#### Working data

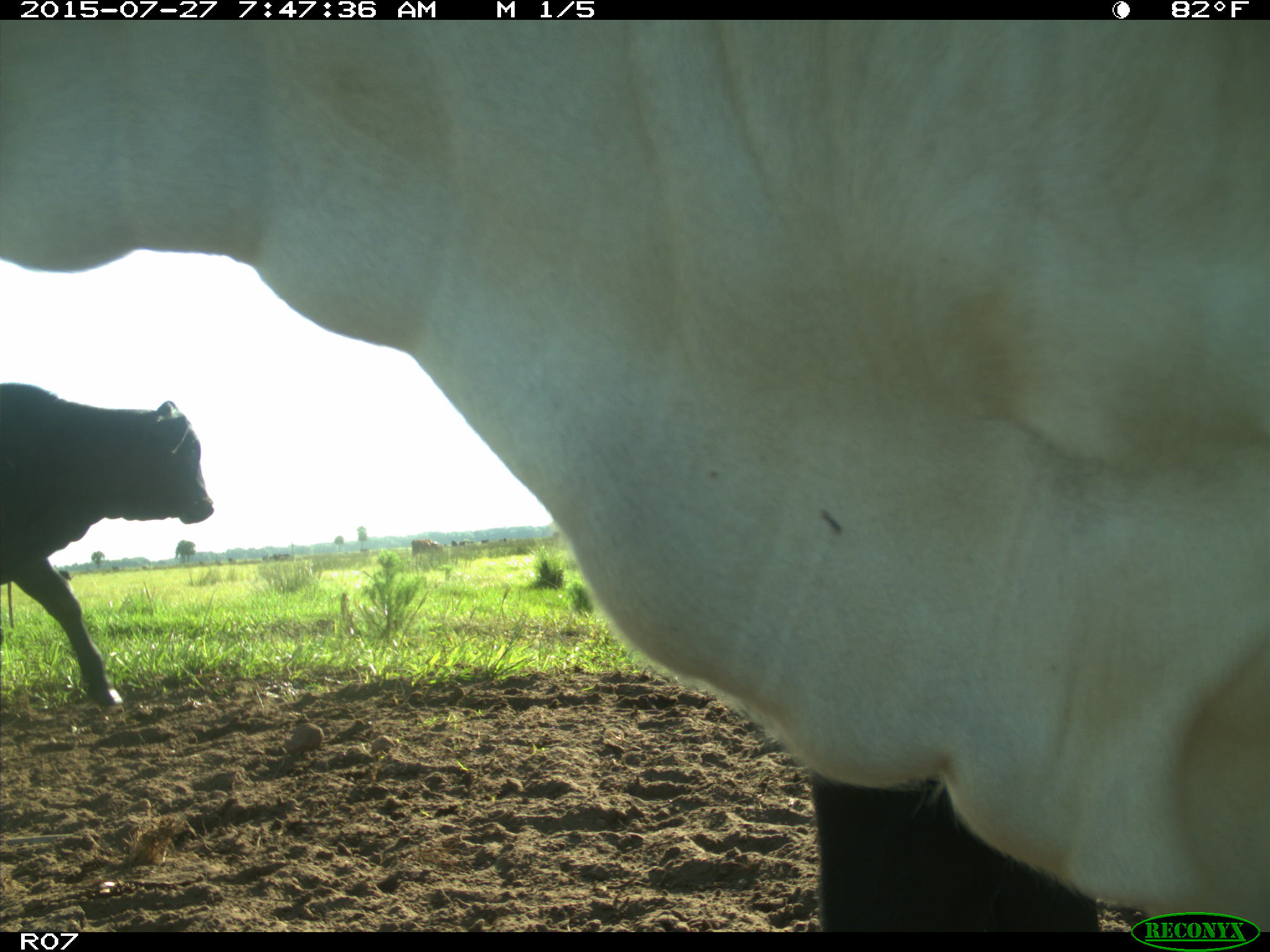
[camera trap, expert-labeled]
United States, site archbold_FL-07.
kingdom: Animalia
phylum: Chordata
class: Mammalia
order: Artiodactyla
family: Bovidae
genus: Bos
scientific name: Bos taurus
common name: domestic cow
Bos taurus (domestic cow).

########

**To do**
Repeat each entry above exactly. Omit the pictures.

**Exercise result**
[camera trap, expert-labeled]
United States, site archbold_FL-07.
kingdom: Animalia
phylum: Chordata
class: Mammalia
order: Artiodactyla
family: Bovidae
genus: Bos
scientific name: Bos taurus
common name: domestic cow
Bos taurus (domestic cow).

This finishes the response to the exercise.